Einstand mit Schrecken

Einstand mit Schrecken

Die Dreierkoalition macht sich an die Arbeit und erhält eine Lehrstunde auf der Burg

5. 2. 2014 - Text: Martin NejezchlebaText: Martin Nejezchleba; Foto: vláda.cz

Mehr als drei Monate musste Bohuslav Sobotka (ČSSD) auf diesen Tag warten – und dann ging schief, was schief gehen konnte. Am Mittwoch vergangener Woche, gegen zwei Uhr nachmittags, trat Miloš Zeman auf der Prager Burg vor die aufgereihten Kabinettsmitglieder der Dreier­koalition. Das verschmitzte Lächeln auf den Lippen des Präsidenten versprach nichts Gutes.

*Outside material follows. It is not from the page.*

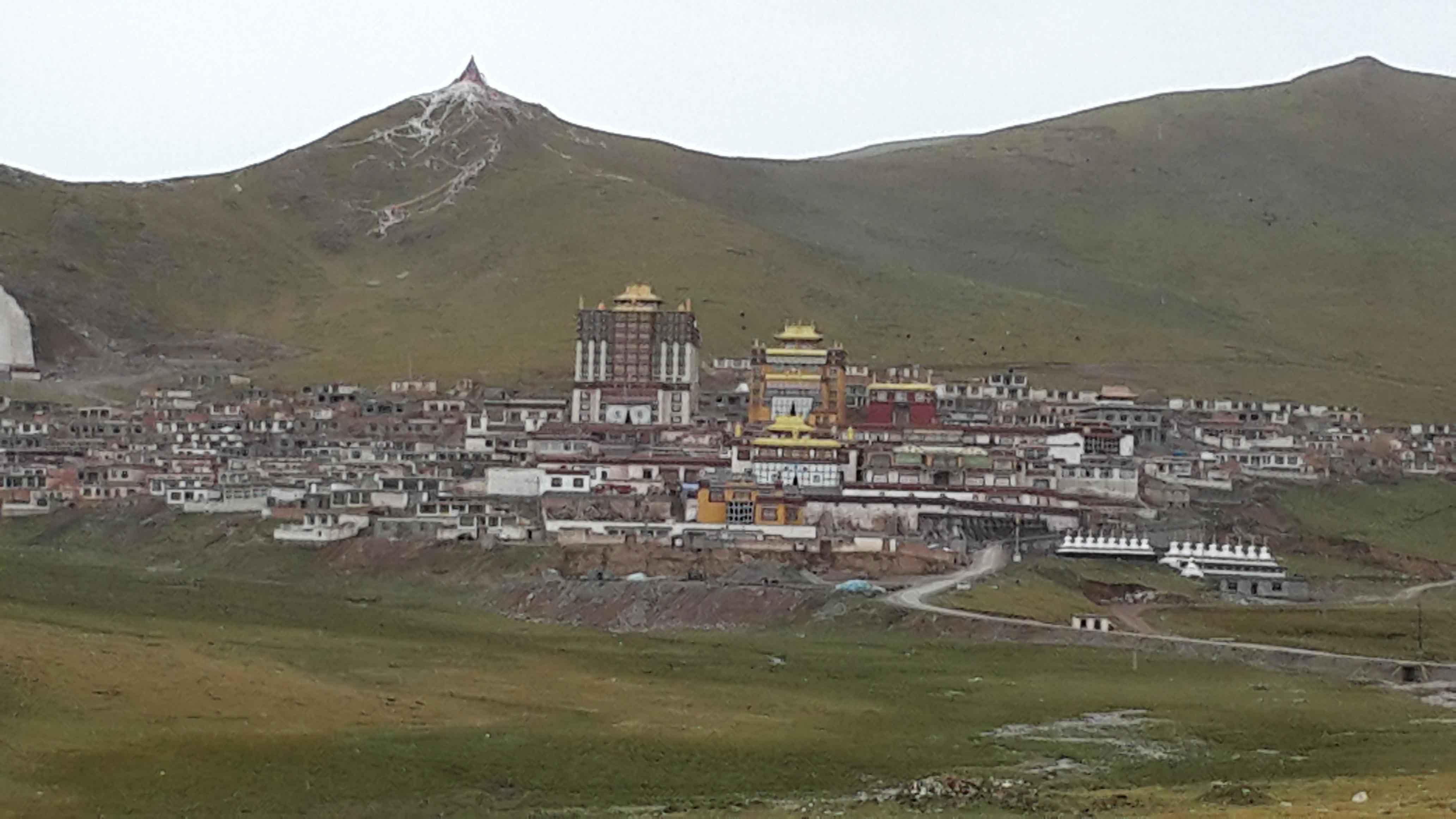 贡萨寺隐于山间,数百年来静静矗立在神山之旁。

„Ich habe einen Brief vom Vorsitzenden der Regierung erhalten, in dem die einzelnen Kandidaten vorgeschlagen werden.“ Rhetorischer Schmatzer. „In drei Fällen habe ich mich entschlossen, diese Vorschläge nicht zu befolgen.“ Blitzlichtgewitter. Für einen kurzen Moment schien es so, als würden Sobotkas schlimmste Albträume und Zemans Drohungen, einzelne Minister abzulehnen, wahr.

Wer zu diesem Zeitpunkt den freudig wippenden Kanzler des Präsidenten, Vladislav Mynář, im Blick hatte, der ahnte aber: Was gerade unter den Kronleuchtern des Thronsaales abläuft, ist eine neue Folge der präsidialen One-Man-Show. Abgelehnt hat das Staatsoberhaupt schließlich diejenigen Minister, die in besagtem Brief fehlerhaft aufgeführt waren. Statt dem Umweltminister Brabec (ANO) stand dort Brabenec, Christdemokrat Jurečka wurde von Marian zu Martin umgetauft und statt zum Landwirtschaftsminister zum Gesundheitsminister nominiert.

„Lieber Herr Premierminister“, setzte Zeman zur finalen Pointe seiner schadenfreudigen Rede an, „sechs Fehler in einem anderthalbseitigen Dokument sind recht viel und zeugen nicht gerade von der Professionalität, die wir uns alle von dieser Regierung wünschen.“ Zeman wurde dabei auch nicht müde, auf einen fehlenden Bindestrich bei den zwei Namen der Arbeits- und Sozialministerin Marksová hinzuweisen, die in ihren offiziellen Dokumenten auf ihren Mädchennamen Tominová verzichtet.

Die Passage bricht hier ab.